Note that in the example, the total asset = 9 Billion, where as the liab + equity adds up to 100 Billion. So something went wrong with the asset numbers.

Thanks,
Evelyn
 

evelyn.peng

Active Member
LTR-5 (R47.2), Rose, Chapter 11
page 31 out of 38 of the study note.

In the example given,
Liquidity requirement = 0.95 x (hot money - legal reserve) + 0.3 x (vulnerable funds - legal reserve) + 0.15 (stable funds - legal reserve)
+ growth of funds + demand for more loans
the growth of funds is calculated as 0.1 x 1,100,000 (current loan balance), but in Rose's book Table 5.3, he calculated the growth based on potential loan demand, not the current loan balance. To be faithful to the author, then the calculation would be 0.1 x 1,200,000 instead.

Thanks,
Evelyn
 

zer0

New Member
Hi,

I think the example for the cost of liquidation is not correct.
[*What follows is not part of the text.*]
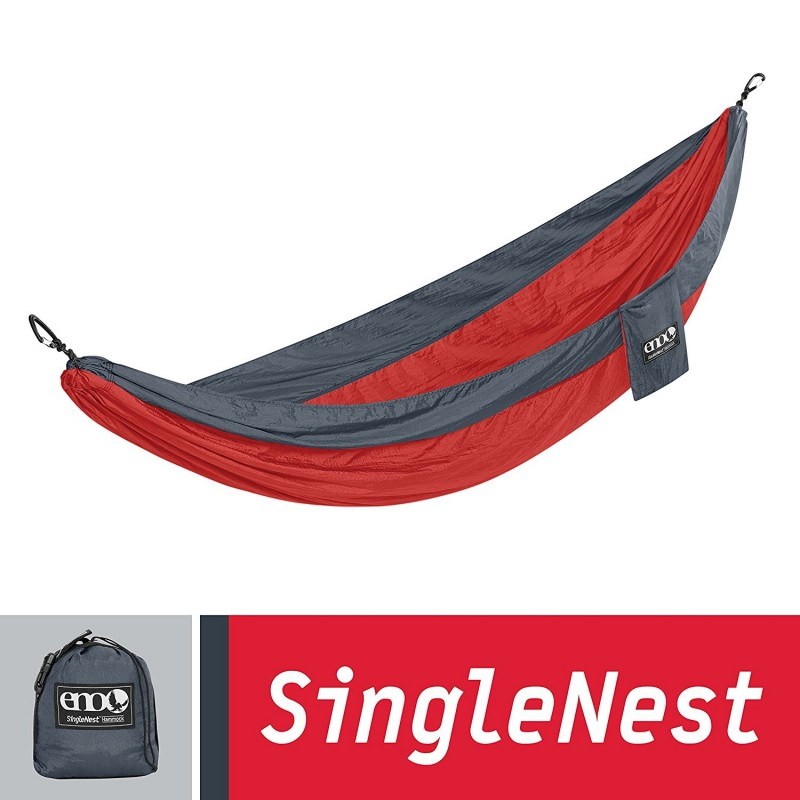 eno eagles nest outfitters  u2013 singlenest hammock eno eagles nest outfitters   singlenest hammock  rh   morningchores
This is from reading P2.T8 page 4 and 5. If we use the formula of liquidity price as s*a/2 then the cost of liquidity should be as follows:

position 1 : (100.50-100)/100.25 * (100 mil /2) * 100.25 = 24999994.125
position 2 : (20.10 - 20)/20.05 * (200 mil / 2) * 20.05 = 9999999.855

So total cost of liquidation = 34,999,993.98 and not 105,011,875 as in the text.

Please suggest if I got this wrong.

Regards,
Akash Dhenki
I agree with this for T8-R44-P2 page 4 and 5's example. It should be $35 million as the cost of liquidation as is done by @akash3009 . I checked using the math from Hull's example 24.1 as well:

Suppose that a financial institution has bought 10 million shares of one company and 50 million ounces of a commodity. The shares are bid $89.5, offer $90.5. The commodity is bid $15, offer $15.1.
The mid-market value of the position in the shares is 90 × 10 = $900 million.
The mid-market value of the position in the commodity is 15.05 × 50 = $752.50 million.

The proportional bid–offer spread for the shares is (90.5-89.5) / 90 = 1 ∕ 90 or 0.01111.
The proportional bid–offer spread for the commodity is (15.1 - 15) / 15.05 = 0.1 ∕ 15.05 or 0.006645.

The cost of liquidation in a normal market is 900 × 0.01111∕2 + 752.5 × 0.006645∕2 = 7.5 or $7.5 million.
 

zer0

New Member
T8-R44-P2 pg9 first bullet point has a number of typos:
When the economy is perceived as weak, investors become reticent to provide finding when credit risk is any amount of zero.
It can be written as:
When the economy is perceived as weak, investors become reluctant to provide funding when credit risk is any amount above zero.
T8-R44-P2 pg11, last paragraph, 2nd sentence, During this time, gold prices increased more than 25%, which caused the inability for Ashanti was unable to meet margin calls. This should be re-worded.
T8-R44-P2 pg14, the Example at the top of the page is not correct. The values in the required funding equation (the assets) do not exist in the text (and do not add up to 100 as in the table).